EXERCISE SET:
1. Which schools and teams does the passage on Missi's basketball journey name as ones he attended, played for, or committed to?
2. From the passage on Missi's basketball journey, transcribe the text between "At West Nottingham, which" and "committed to Baylor.", inclusive.
3. Resume the passage on Missi's basketball journey after its final sentence and keep the narrative going.

::: SELECTED EXCERPT

Practices were frequent, though, and it was clear immediately that his learning curve would be steep, especially because of the language barrier. Missi could not yet speak English, which had made for a memorable experience at customs and complicated matters on the court. “My first practice, they were asking me about ‘rebounding,'” he said, but he didn’t know what the word meant. His one French-speaking teammate assumed the role of interpreter.
“The transition was hard,” Missi said. “Just coming from a different continent, different culture and different background.”
At West Nottingham, which claims to be the oldest boarding school in America, Missi lived on campus. When he transferred to Prolific Prep in Napa, California, for the 2022-23 season, he moved in with a host family. “They were super, cool, super nice,” he said. “They came to our games, they interacted with the team, came to practice sometimes.”
Over time, Missi became accustomed to being away from family, got comfortable communicating in English and developed into a highly sought-after prospect. On the strength of his play in high school and AAU — he played on the EYBL circuit with the PSA Cardinals — Missi earned several high-major offers, reclassified to the 2023 high school class and, in January 2023, before he’d even completed two full seasons of organized basketball, committed to Baylor.

::::::
::: THE DATA

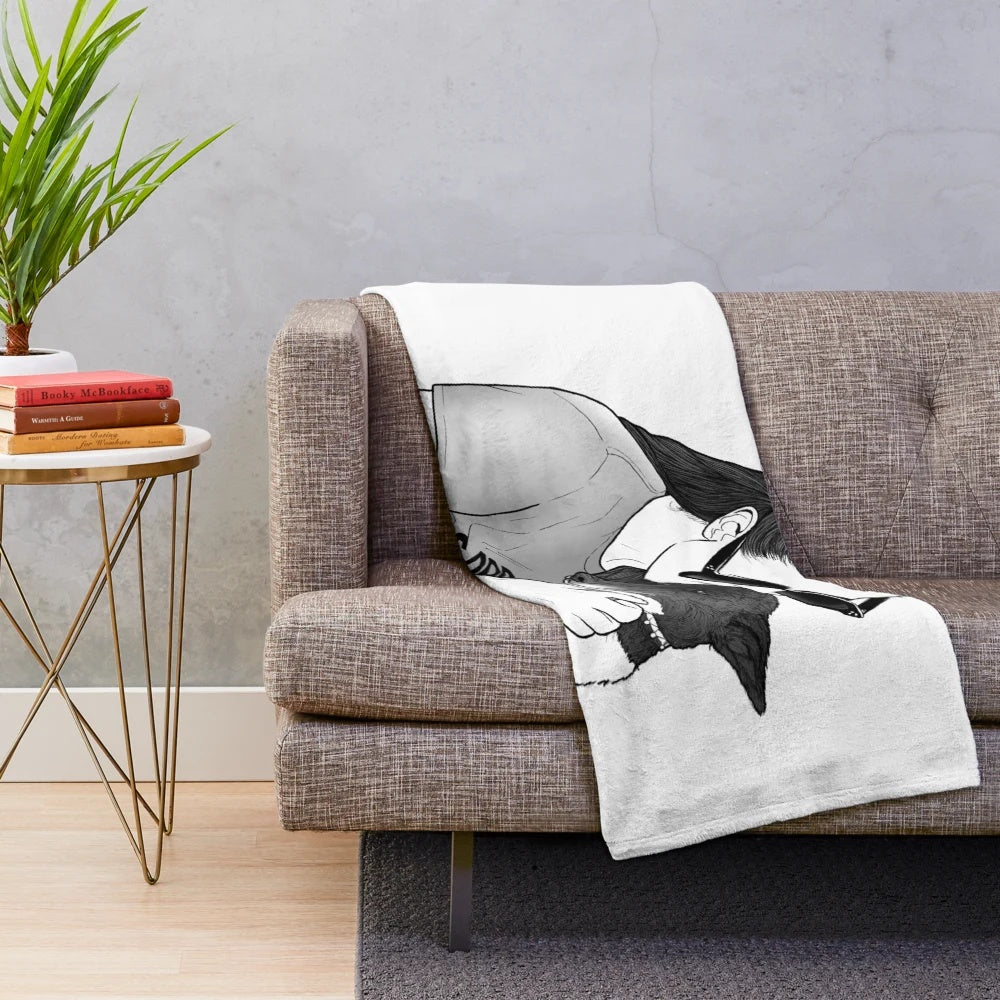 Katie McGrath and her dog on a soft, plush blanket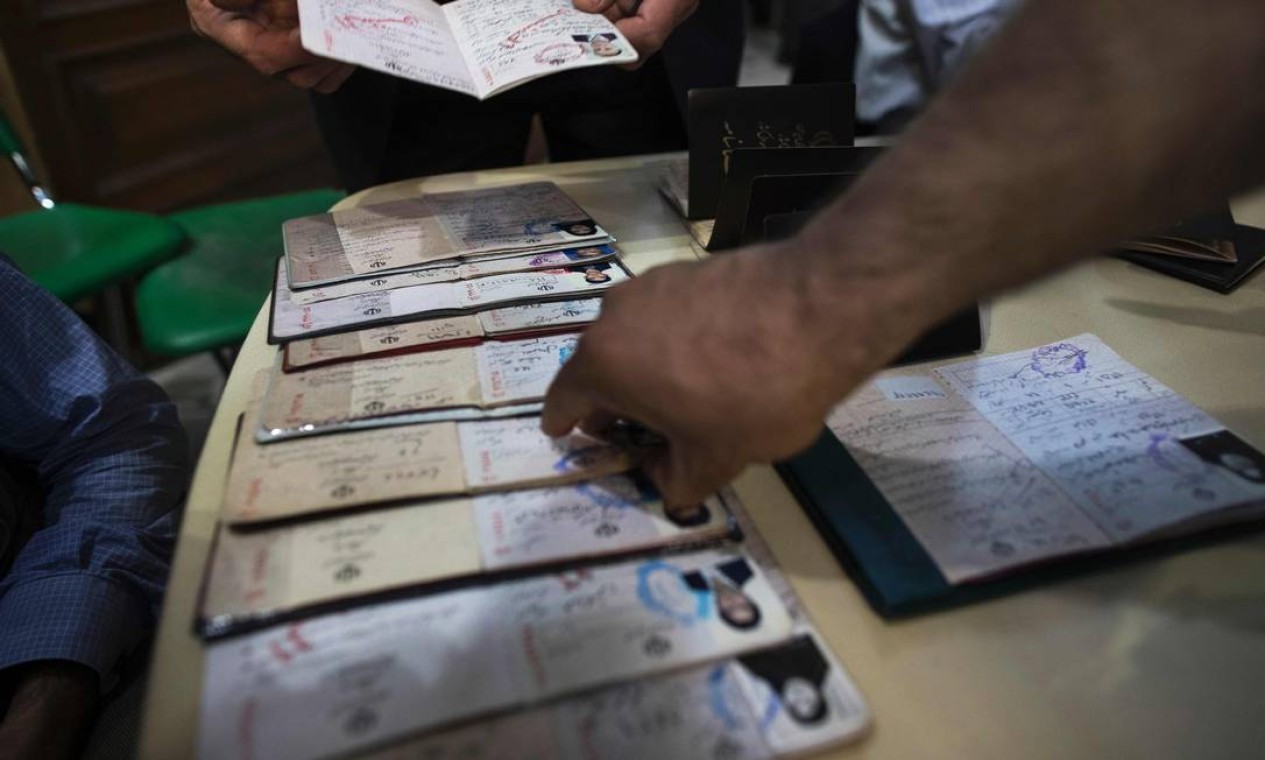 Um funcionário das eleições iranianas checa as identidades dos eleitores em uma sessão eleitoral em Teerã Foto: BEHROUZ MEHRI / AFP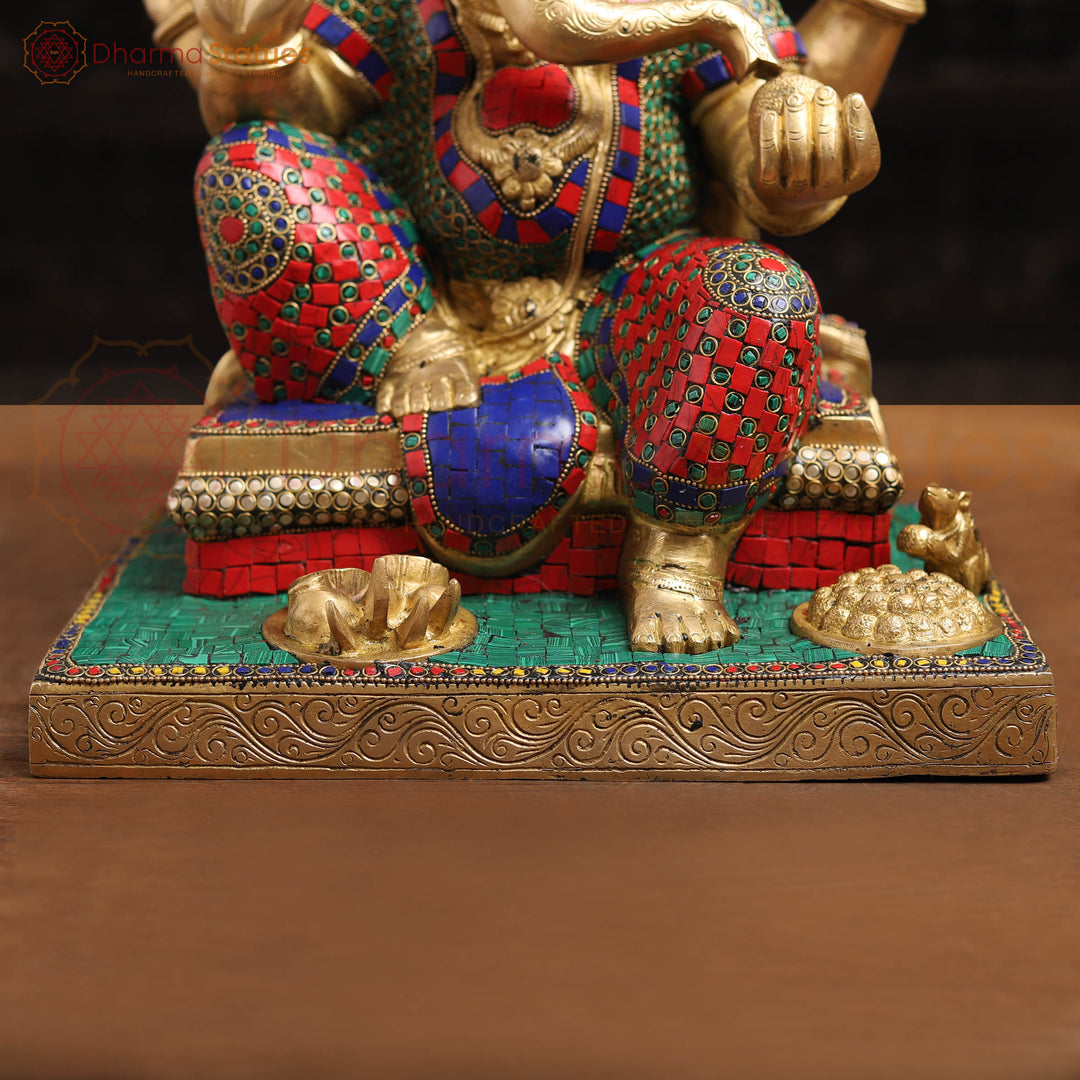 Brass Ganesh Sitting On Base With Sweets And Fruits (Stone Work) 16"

::::::

OUTPUTS BY TASK:
1. West Nottingham, Prolific Prep, the PSA Cardinals, Baylor

2.
At West Nottingham, which claims to be the oldest boarding school in America, Missi lived on campus. When he transferred to Prolific Prep in Napa, California, for the 2022-23 season, he moved in with a host family. “They were super, cool, super nice,” he said. “They came to our games, they interacted with the team, came to practice sometimes.”
Over time, Missi became accustomed to being away from family, got comfortable communicating in English and developed into a highly sought-after prospect. On the strength of his play in high school and AAU — he played on the EYBL circuit with the PSA Cardinals — Missi earned several high-major offers, reclassified to the 2023 high school class and, in January 2023, before he’d even completed two full seasons of organized basketball, committed to Baylor.

3.
Missi knows that, compared to his peers in New York, he had an extremely late start. Wherever he’s been, though, his attitude has been the same. “Every time I have an experience to just have a basketball in my hands, I’m learning,” he said. Because of his physical gifts, it makes perfect sense that he’d compare himself to Lively right now. Because of his path here, it makes perfect sense that he said “I really don’t know” what kind of player he will be in four or five years.
“To be honest, even two years ago, I wasn’t expecting to be doing what I’m doing right now,” Missi said. “But I feel like every time, I’m just learning, and then I’ll just try to pick stuff from everybody and then try to put it together and be my own player, which is me.”
There is one projection, however, that he is willing to make: “I think I’ll get way better.”